───── EXTRACTED MATERIAL ─────
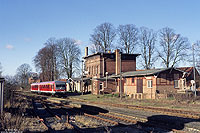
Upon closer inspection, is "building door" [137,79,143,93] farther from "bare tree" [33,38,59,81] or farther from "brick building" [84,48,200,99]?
"bare tree" [33,38,59,81]

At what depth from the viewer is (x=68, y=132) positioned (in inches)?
Answer: 412

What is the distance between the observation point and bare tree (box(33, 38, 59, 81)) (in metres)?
63.8

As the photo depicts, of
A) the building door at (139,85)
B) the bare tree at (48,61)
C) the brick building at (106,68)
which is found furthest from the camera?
the bare tree at (48,61)

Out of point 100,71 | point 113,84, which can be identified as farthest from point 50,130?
point 100,71

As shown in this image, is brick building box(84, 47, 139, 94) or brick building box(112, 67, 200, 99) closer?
brick building box(112, 67, 200, 99)

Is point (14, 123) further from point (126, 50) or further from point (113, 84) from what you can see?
point (126, 50)

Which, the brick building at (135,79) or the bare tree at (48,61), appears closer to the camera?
the brick building at (135,79)

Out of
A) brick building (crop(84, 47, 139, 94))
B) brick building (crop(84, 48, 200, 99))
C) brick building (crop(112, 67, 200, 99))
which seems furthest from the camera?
brick building (crop(84, 47, 139, 94))

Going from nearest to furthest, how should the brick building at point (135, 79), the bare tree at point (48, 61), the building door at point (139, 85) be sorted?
the brick building at point (135, 79) < the building door at point (139, 85) < the bare tree at point (48, 61)

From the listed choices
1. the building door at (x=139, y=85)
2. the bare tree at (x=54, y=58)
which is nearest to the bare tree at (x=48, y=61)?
the bare tree at (x=54, y=58)

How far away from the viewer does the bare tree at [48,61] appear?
63750 millimetres

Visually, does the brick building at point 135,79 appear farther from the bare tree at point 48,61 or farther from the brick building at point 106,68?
the bare tree at point 48,61

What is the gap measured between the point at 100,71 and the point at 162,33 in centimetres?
2029

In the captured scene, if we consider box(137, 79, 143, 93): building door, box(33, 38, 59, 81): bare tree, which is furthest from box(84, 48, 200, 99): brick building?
box(33, 38, 59, 81): bare tree
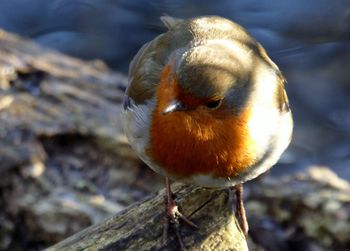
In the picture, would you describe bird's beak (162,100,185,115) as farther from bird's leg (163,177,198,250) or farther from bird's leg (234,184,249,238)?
bird's leg (234,184,249,238)

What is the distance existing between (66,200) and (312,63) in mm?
3551

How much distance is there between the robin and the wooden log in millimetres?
71

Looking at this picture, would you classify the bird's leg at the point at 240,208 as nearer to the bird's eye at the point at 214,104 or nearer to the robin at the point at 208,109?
the robin at the point at 208,109

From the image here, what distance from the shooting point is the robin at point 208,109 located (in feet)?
10.4

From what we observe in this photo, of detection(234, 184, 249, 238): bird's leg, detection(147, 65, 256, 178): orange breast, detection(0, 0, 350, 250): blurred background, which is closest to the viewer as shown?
detection(147, 65, 256, 178): orange breast

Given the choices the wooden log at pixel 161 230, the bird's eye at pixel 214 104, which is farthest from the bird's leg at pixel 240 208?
the bird's eye at pixel 214 104

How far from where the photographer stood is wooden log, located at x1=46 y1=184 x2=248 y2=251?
10.9ft

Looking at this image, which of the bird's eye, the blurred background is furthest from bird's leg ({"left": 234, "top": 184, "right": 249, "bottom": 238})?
the blurred background

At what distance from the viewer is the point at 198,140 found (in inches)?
130

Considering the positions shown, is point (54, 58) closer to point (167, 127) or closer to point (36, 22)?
point (36, 22)

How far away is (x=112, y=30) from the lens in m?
7.80

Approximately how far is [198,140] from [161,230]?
0.41 meters

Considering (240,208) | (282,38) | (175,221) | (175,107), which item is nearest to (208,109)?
(175,107)

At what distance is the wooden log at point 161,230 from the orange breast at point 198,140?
0.16 metres
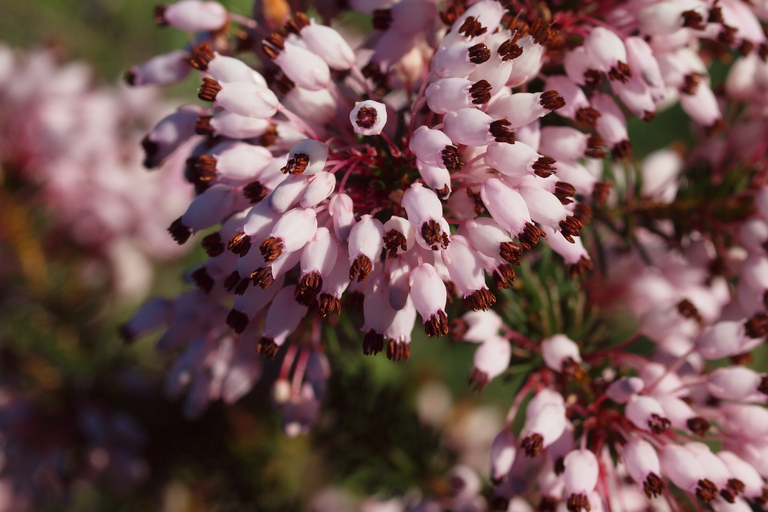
─────
* **PROBLEM DESCRIPTION**:
Copy out every line in the records above that contains the word "viewer". Case counts.

* **EXPECTED OUTPUT**:
At what depth from the viewer is (x=68, y=132) positioned (in inches)?
How far away from the viewer does the bare tree at [48,61] appear?
From what we observe in this photo, of detection(234, 184, 249, 238): bird's leg, detection(147, 65, 256, 178): orange breast, detection(0, 0, 350, 250): blurred background, which is closest to the viewer as shown?
At what distance from the viewer is the point at 198,140 found (in inches)?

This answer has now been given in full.